__DATA ENTRIES__

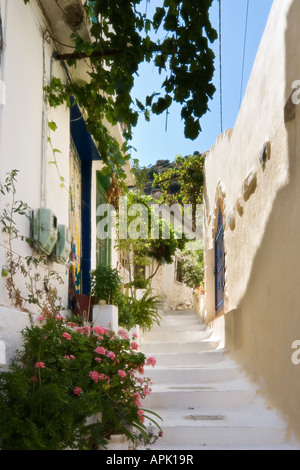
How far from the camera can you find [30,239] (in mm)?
3525

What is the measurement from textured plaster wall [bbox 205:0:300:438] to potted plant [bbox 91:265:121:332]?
142 centimetres

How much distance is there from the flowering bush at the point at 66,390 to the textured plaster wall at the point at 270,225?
109 cm

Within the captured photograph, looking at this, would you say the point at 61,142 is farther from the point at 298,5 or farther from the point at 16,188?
the point at 298,5

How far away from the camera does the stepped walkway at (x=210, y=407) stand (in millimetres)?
3911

__EXERCISE DIRECTIONS__
Reproduce all the rows above word for word, and leave out the pictures.

__TASK RESPONSE__
How far from the camera can you find [30,239] (in mm)?
3525

What is the measurement from textured plaster wall [bbox 205:0:300:438] to potted plant [bbox 91:265:121:332]?
142 centimetres

How much distance is there from the flowering bush at the point at 66,390 to the textured plaster wall at the point at 270,225?
109 cm

Within the captured photograph, looking at this, would you say the point at 61,142 is farther from the point at 298,5 or farther from the point at 16,188?
the point at 298,5

How far away from the camera does the stepped walkway at (x=210, y=407) stand (in millimetres)?
3911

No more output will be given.